Je n’ai absolument aucun doute que l’équipe Bush fera payer cher aux auteurs lorsqu’elle les aura identifiés. 39)

Dès le 12 Septembre 2001, la responsabilité se reporte au plus vite sur Oussama Ben Laden malgré le déni des Talibans.

Lors d’une série de déclarations jeudi soir, cette nation dirigée par des talibans et abritant le suspect Oussama ben Laden, condamne les attaques sur les Etats unis et déclare que son célèbre invite n’est pas impliqué.  40)

Ainsi l’assimilation terroriste/musulman est rapidement effectuée par les mass médias américains.
En comparaison, une nette amélioration depuis la deuxième guerre mondiale et le racisme anti-japonais qui s’y manifesta est constatée. Une pointe de subjectivité reste, mais l’hystérie anti-japonaise appartient au passé 41). En 1943, les Japonais Américains de la côte Ouest furent placés dans des camps à travers le pays, la majorité des Américains craignant que ces Japonais ne montrent plus de loyauté envers leur pays d’origine qu’envers les Etats-Unis. C’étaient bien les médias qui furent responsables de ce sentiment envers les Japonais américains, en les attaquant dans plusieurs articles, tout comme le Général J.L DeWitt de l’armée américaine les qualifiant de « groupe non assimilé, très soudé entre eux, lié à une nation ennemie aux loyautés inconnues » 42) Au moment où la coalition envahissait l’Irak, l’historien Arthur Schlesinger analyse la stratégie du président Bush, la comparant à celle de Roosevelt lors de Pearl Harbor :

[…] terriblement proche de la politique menée par le Japon impérial au moment de Pearl Harbor. Un jour qui, comme l’avait annoncé à l’époque un autre président américain, était resté "à jamais marqué du sceau d’infamie" 43)

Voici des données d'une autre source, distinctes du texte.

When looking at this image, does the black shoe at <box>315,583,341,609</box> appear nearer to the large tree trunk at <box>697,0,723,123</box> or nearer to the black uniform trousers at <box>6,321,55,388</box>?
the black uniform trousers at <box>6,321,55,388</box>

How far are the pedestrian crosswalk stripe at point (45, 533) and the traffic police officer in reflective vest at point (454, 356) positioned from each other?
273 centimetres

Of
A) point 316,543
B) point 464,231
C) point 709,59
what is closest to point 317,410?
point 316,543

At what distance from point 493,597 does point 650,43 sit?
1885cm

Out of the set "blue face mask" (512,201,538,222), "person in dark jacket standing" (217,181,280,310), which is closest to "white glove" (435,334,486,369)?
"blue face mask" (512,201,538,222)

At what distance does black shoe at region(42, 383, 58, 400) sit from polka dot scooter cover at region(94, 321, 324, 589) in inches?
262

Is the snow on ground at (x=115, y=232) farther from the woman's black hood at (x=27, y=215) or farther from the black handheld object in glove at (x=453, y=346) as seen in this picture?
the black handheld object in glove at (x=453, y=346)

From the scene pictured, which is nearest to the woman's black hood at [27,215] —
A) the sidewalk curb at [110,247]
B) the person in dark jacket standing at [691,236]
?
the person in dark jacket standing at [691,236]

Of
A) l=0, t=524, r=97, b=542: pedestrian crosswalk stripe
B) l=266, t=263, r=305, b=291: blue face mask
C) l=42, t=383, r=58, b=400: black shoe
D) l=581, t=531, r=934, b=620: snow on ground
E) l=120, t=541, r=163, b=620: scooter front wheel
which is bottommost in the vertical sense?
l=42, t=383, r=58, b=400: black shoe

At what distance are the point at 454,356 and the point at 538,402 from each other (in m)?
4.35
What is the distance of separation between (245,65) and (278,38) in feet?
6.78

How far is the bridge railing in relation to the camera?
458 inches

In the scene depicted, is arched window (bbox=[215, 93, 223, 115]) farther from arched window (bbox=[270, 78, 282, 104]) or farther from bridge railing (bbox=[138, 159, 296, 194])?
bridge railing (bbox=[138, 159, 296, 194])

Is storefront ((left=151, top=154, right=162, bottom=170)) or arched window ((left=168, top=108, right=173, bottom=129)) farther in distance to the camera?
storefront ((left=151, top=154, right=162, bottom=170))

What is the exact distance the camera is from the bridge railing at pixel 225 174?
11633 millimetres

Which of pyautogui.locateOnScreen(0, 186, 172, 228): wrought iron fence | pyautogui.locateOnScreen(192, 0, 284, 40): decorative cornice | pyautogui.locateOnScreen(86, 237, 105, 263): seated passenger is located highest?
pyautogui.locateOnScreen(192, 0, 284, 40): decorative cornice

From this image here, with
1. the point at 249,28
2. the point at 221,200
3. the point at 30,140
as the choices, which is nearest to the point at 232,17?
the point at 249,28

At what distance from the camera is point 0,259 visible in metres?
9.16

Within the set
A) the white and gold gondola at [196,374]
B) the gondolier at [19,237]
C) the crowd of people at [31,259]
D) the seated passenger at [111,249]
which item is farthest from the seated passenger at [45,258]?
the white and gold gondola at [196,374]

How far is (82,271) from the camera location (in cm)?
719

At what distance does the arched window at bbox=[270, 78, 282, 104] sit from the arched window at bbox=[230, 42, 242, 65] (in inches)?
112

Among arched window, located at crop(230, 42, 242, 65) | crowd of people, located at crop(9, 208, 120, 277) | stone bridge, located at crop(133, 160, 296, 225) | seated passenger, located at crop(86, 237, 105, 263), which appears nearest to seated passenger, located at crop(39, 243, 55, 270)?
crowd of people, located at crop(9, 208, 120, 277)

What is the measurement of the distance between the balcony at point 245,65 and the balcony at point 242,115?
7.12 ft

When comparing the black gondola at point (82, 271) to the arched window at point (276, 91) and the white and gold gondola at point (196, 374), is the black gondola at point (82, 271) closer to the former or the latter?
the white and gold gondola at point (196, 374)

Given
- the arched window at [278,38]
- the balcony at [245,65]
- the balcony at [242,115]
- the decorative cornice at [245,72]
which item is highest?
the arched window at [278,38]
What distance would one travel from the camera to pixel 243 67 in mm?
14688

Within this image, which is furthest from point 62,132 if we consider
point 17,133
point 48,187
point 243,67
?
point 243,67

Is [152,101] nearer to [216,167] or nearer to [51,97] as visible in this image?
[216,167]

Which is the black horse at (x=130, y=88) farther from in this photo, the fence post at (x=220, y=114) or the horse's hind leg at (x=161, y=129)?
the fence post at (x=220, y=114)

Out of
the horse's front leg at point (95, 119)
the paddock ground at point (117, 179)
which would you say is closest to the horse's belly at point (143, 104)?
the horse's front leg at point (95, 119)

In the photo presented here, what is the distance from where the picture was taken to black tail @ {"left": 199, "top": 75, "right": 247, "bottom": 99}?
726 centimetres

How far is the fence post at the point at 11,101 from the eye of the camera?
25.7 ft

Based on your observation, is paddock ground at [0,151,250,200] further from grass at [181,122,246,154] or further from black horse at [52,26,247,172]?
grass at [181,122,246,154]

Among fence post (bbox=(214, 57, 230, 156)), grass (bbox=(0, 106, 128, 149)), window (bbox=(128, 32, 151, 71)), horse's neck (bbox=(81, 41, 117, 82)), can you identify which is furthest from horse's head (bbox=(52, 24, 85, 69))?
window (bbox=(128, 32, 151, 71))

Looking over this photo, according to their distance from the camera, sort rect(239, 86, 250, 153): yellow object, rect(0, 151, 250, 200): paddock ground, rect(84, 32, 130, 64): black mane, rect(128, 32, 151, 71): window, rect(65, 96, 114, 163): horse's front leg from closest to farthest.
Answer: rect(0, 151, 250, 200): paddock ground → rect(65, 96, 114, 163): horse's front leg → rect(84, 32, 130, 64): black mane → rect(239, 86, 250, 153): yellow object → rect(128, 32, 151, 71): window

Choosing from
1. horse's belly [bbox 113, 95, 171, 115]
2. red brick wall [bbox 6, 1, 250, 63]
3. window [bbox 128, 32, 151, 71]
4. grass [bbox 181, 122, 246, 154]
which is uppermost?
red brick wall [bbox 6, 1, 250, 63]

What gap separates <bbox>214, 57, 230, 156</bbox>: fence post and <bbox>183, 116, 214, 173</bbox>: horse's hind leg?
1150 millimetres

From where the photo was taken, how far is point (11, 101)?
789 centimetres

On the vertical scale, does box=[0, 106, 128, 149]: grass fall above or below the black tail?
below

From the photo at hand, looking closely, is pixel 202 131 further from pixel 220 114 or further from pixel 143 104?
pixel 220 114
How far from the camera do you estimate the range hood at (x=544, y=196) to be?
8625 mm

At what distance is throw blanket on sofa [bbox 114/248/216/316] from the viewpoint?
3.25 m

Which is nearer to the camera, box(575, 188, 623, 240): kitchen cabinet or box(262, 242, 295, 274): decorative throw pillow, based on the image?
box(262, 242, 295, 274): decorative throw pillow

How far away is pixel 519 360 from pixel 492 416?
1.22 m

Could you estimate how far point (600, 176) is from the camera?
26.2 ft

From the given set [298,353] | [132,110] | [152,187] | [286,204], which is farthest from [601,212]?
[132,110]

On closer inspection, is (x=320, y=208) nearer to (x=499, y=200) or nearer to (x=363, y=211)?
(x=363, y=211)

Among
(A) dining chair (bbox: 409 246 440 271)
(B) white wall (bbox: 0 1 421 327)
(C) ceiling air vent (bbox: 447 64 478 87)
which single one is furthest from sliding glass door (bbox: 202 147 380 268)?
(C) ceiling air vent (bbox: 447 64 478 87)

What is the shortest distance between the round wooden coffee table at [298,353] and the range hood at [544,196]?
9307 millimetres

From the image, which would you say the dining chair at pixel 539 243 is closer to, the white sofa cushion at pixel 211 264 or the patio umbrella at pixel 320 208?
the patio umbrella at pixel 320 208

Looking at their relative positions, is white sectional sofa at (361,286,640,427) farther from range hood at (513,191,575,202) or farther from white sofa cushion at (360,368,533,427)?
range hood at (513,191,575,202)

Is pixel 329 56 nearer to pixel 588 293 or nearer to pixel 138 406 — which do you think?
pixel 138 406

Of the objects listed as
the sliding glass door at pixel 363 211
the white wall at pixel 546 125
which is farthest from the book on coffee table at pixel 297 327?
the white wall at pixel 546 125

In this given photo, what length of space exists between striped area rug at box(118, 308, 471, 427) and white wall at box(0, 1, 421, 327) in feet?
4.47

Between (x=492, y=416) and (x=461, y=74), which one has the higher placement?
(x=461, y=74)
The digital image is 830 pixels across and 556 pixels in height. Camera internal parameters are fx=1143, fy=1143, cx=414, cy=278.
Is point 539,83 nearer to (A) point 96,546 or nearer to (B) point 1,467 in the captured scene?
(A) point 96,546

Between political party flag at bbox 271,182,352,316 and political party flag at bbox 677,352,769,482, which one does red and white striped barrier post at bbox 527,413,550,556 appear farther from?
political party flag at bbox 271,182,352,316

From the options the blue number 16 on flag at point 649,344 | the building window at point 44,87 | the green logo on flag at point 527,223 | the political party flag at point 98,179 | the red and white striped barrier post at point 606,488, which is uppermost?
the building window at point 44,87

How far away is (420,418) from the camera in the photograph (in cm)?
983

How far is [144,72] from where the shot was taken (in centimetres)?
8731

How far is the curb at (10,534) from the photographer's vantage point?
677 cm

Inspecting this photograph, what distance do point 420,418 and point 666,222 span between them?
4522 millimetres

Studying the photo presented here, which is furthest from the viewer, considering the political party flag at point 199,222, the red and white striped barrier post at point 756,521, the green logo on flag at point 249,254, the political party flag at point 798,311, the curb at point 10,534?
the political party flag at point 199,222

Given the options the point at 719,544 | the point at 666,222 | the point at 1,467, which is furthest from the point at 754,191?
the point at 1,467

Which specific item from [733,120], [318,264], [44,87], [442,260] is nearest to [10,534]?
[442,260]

La couverture de l’après 11 septembre a consacré son attention à exposer la menace d’Oussama ben Laden et des forces d’Al Qaida. Selon une étude du Département d’Etat en Avril 2002, «  les incidents tels que le harcèlement verbal, les agressions physiques, et les regards menacants, ont triplé après le 11 Septembre » : 44)

Environ 75% des américains musulmans connaissent quelqu’un qui a connu la discrimination ou ont eux même été victimes d’actes racistes, de harcèlement, d’abus verbal, ou d’attaques physiques depuis le 11 Septembre. Le sondage des musulmans américains effectué par le Collège Hamilton et Zogby International, démontre que Presque un tiers des musulmans pensent que les interrogatoires et les arrestations de musulmans par le FBI aux Etats-Unis après le 11 Septembre, sont des abus injustifiés des libertés civiles45)

En 1998, MacDonald et Petherman affirmaient déjà:

Inexactitude, mensonges, déformation, préjugé, propagande, sensationnalisme, banalisation, faute de goût, vulgarité, sexisme, racisme, bavure, atteinte à la vie privée, sont tant de façons dont les journalistes se servent pour offenser les membres de la société sans rompre aucune norme médiatique 46).

La même année, Greta D.Little remarque la tendance des médias à accuser les musulmans d’actes terroristes. Les attentats de 1995 à Oklahoma City en sont un exemple frappant.

La première hypothèse était que les responsables étaient les terroristes arabes. Même lorsqu’il était devenu clair que les terroristes étaient nés aux Etats-Unis, la suspicion n’était pas dissipée 47)


L’analyse des gros titres du New York Times de Septembre 2001 à Juin 2002 souligne la perception que le journal a de l’Islam et du terrorisme.